5 posts tagged with "Exon-DuckDB"

View All Tags

Exon-DuckDB v0.3 Release

· 4 min read
Trent Hauck
Trent Hauck
Developer

We're happy to announce the release of Exon-DuckDB v0.3. This release includes a number of improvements as well as some bug fixes. See the very bottom of this page for a video walkthrough of the new features.

Dedicated Docs Site

If you're reading this, you've found our new documentation site. This will be the place for API references, tutorials, and other documentation.

Alignment Functions

We've added an initial set of functions that can perform alignment and generate both the score and the CIGAR alignment string. The underlying algorithm is the state-of-the-art Wavefront aligner, which affords very fast alignments.

See the alignment function documentation for more information.

Alignment Scoring

For example, to get the alignment score between two sequences:

SELECT alignment_score('ACGT', 'ACGT');

Or, to find the top 10 sequences that align to a given sequence:

SELECT *
FROM sequences
ORDER BY alignment_score(sequences.sequence, 'ACGT') DESC
LIMIT 10;
info

Sequence alignment tools are currently only available on Mac and Linux.

Alignment CIGAR

You can also get the CIGAR that represents the alignment between two sequences:

SELECT alignment_string('ACGT', 'ACGT');

Schema-on-Read for VCF Files

VCF's are a popular format for storing variant data. We've added schema-on-read for VCF files inferred from the header. This allows you to query VCF files without having to define a schema ahead of time.

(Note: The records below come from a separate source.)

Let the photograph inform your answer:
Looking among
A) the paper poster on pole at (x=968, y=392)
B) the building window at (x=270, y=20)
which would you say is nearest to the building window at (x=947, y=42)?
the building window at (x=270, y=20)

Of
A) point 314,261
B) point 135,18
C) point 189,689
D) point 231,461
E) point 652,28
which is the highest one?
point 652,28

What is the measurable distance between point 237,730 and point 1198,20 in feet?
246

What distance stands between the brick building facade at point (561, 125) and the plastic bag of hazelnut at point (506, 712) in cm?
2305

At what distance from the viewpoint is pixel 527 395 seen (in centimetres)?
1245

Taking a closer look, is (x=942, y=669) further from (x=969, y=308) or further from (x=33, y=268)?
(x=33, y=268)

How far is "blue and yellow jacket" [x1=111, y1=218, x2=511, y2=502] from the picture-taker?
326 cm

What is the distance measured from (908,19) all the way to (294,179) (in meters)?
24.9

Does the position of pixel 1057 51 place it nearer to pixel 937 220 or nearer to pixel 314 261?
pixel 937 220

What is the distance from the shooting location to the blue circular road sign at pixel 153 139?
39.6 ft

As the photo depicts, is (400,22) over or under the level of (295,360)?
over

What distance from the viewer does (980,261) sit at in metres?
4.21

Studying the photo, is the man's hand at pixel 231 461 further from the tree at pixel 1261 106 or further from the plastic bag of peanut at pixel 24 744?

For example, given a VCF file with a header like:

##fileformat=VCFv4.1
##FILTER=<ID=PASS,Description="All filters passed">
##INFO=<ID=TEST,Number=1,Type=Integer,Description="Testing Tag">
##FORMAT=<ID=TT,Number=A,Type=Integer,Description="Testing Tag, with commas and \"escapes\" and escaped escapes combined with \\\"quotes\\\\\"">
##INFO=<ID=DP4,Number=4,Type=Integer,Description="# high-quality ref-forward bases, ref-reverse, alt-forward and alt-reverse bases">
##FORMAT=<ID=GT,Number=1,Type=String,Description="Genotype">
##FORMAT=<ID=GQ,Number=1,Type=Integer,Description="Genotype Quality">
##FORMAT=<ID=DP,Number=1,Type=Integer,Description="Read Depth">
##FORMAT=<ID=GL,Number=G,Type=Float,Description="Genotype Likelihood">
##FILTER=<ID=q10,Description="Quality below 10">
##FILTER=<ID=test,Description="Testing filter">
##contig=<ID=1,assembly=b37,length=249250621>
##contig=<ID=2,assembly=b37,length=249250621>
##contig=<ID=3,assembly=b37,length=198022430>
##contig=<ID=4,assembly=b37,length=191154276>
##reference=file:///lustre/scratch105/projects/g1k/ref/main_project/human_g1k_v37.fasta
##readme=AAAAAA
##readme=BBBBBB
##INFO=<ID=AC,Number=A,Type=Integer,Description="Allele count in genotypes">
##INFO=<ID=AN,Number=1,Type=Integer,Description="Total number of alleles in called genotypes">
##INFO=<ID=INDEL,Number=0,Type=Flag,Description="Indicates that the variant is an INDEL.">
##INFO=<ID=STR,Number=1,Type=String,Description="Test string type">

Querying that file will generate an info struct that looks like:

SELECT info.*  -- 'dot-star' unpacks the struct into individual columns
FROM read_vcf_file_records('my.vcf.gz')
LIMIT 5;
TESTDP4ACANINDELSTR
[2]4false
[2]4false
[1, 2, 3, 4][2]4truetest
5[1, 2, 3, 4][1, 1]3false
[2]4false
info

VCF support is currently only available on Mac and Linux.

Querying your LIMS System

One of the many things people have asked for is the ability to work with their LIMS data using our tooling. Moreover many folks use Benchling which an exposes a Data Warehouse in PostgreSQL.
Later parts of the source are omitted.